Dalam pembahasan makalah
ini, pemakalah akan membahas tentang tafsir, ta’wil, dan urgensi keduanya.
B.
Rumusan
Masalah
a)
Apa yang dimaksud
denga tafsir dan ta’wil? Dan bagaimana perbedaan diantara keduanya tersebut?
b)
Bagaimana urgensi
penggunaan tafsir dan ta’wil dalam memahami ayat-ayat al-Qur’an?
II.
Analisa
1.
Definisi
Dalam segi Lughah, tafsir
mengikuti wazan taf’îl yang berasal dari kata al-fasru, dan
mempunyai makna Ibânâh (penjelasan), Kasyf (membuka), dan
menampakkan makna yang abstrak.[1]
Di dalam Lisân al-‘Arab, al-fasru berarti membuka sesuatu yang
tertutup, dan al-tafsîr berarti menyingkap makna dari lafadh yang
musykil. Sedangkan secara istilah, tafsir ialah ilmu yang membahas cara
mengucapan lafaz-lafaz qur’an, dalil-dalilnya, hukum-hukumnya baik ketika berdiri
sendiri maupun ketika tersusun, dan makna-makna yang dimungkinkan baginya
ketika tersusun, serta hal-hal lain yang melengkapinya.[2]
Sedangkan dalam kitab
al-Itqân, menurut al-Zarkasyi, tafsir adalah ilmu yang digunakan untuk memahami
kitab Allah yang diturunkan kepada Nabi Muhammad S.A.W., menjelaskan maknanya,
dan mengambil hukum-hukumnya.[3]
Ta’wil secara etimologi
berasal dari kata Awwala yang mempunyai arti kembali ke asal.[4]

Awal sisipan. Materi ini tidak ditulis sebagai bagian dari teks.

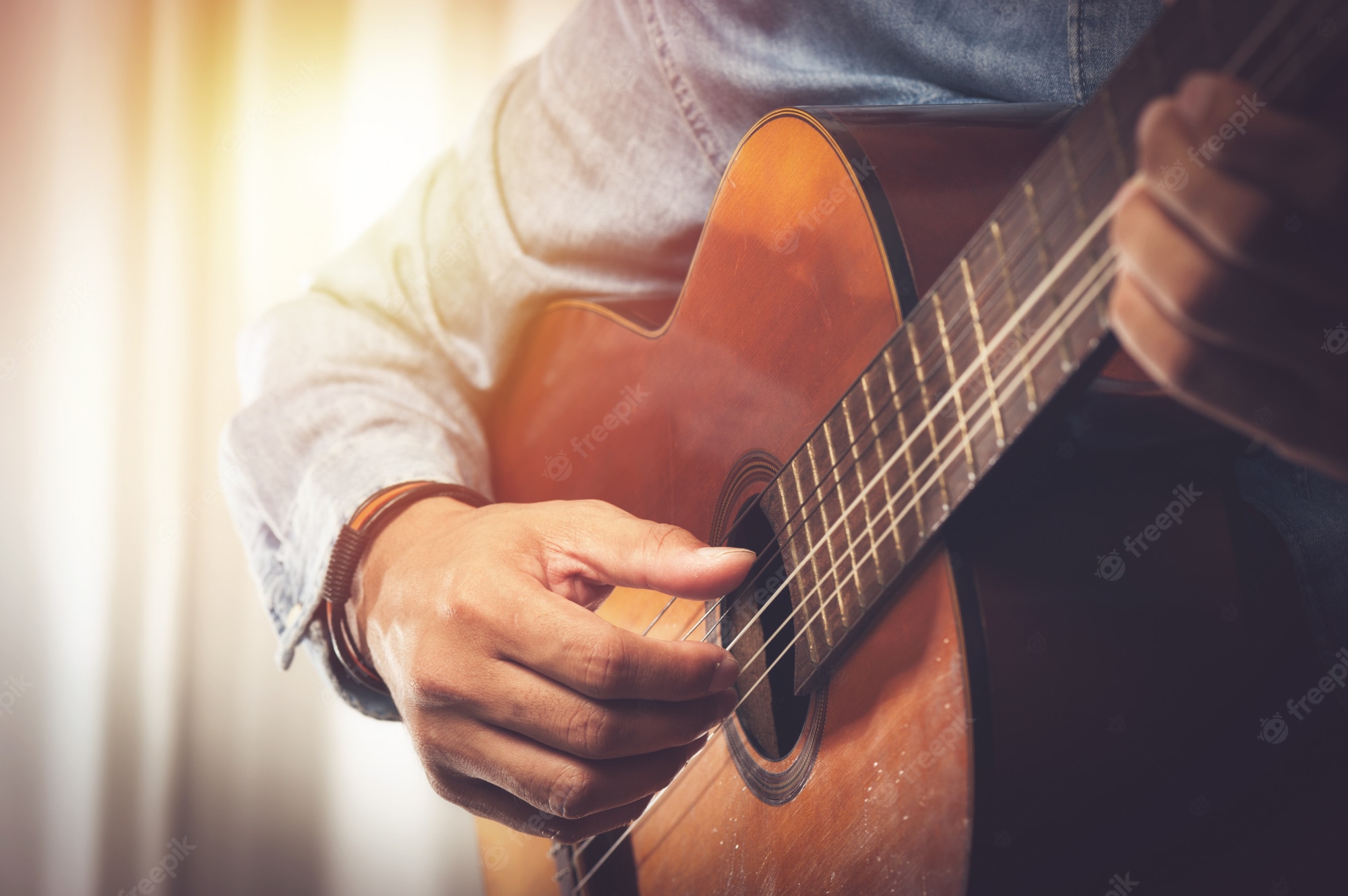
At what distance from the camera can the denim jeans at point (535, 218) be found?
79 cm

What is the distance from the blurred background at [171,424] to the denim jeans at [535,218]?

Sedangkan ta’wil dalam arti luas sama dengan tafsir. Yaitu meliputi keterangan
arti ayat, penjelasan maksud kandungannya, dan pengistimbatan hukum-hukum serta
uraian hikmah-hikmahnya. Dalam arti sempit ta’wil pengertiannya secara khusus
hanya menentukan salah satu arti dari beberapa arti yang dimiliki lafadz ayat,
dari yang kuat kepada arti yang kurang kuat, karena adanya alasan yang
mendorongnya.[5]
Sedangkan menurut Said Al-Jurjani, ta’wil ialah memalingkan lafaz dari makna
yang dhahir kepada makna yang muhtamil, apabila makna yang muhtamil itu tidak
berlawanan dengan al-Qur’an dan Al-sunnah.[6]
2.
Perbedaan
Tafsir dan Ta’wil
Para ulama berbeda
pendapat tentang perbedaan antara tafsir dan ta’wil. Persamaan dari keduanya
adalah sama-sama menerangkan makna ayat-ayat al-qur’an.[7] Sedangkan
dalam kitab al-Itqân, Jalaluddin al-Suyuthi menjelaskan berbagai perbedaan
antara tafsir dan ta’wil, antara lain:
1)
Menurut Raghib,
tafsir itu lebih umum daripada ta’wil.
Tafsir sering digunakan
dalam beberapa lafadh atau dalam keadaan lafadh yang berdiri sendiri, dan ta’wil
seringkali digunakan dalam maknanya dan kalimatnya.
2)
Tafsir berhubungan dengan al-Riwayah,
sedangkan ta’wil dengan al-dirayah.
3)
Segala sesuatu yang
sudah jelas dalam al-Qur’an, dan segala seuatu yang nyata juga dalam hadits
shahih dapat disebut sebagai tafsir karena maknanya sudah jelas. Sedangkan
ta’wil itu menukar suatu ayat kepada makna yang disepakati dari sebelumnya
selama tidak bertentangan dengan al-Qur’an dan Sunnah.
4)
Dalam tafsir,
penjelasan suatu lafadh itu hanya menggunakan satu bentuk saja, sedangkan
ta’wil itu mengubah makna suatu lafadh menjadi makna lain selama masih sesuai
dengan dalil yang jelas.
5)
Al-Maturidy
menjelaskan bahwa tafsir berarti memastikan atas maksud dari sebuah lafazh dan
membuat kesaksian atas nama Allah bahwa hal inilah yang dimaksudkan oleh Allah.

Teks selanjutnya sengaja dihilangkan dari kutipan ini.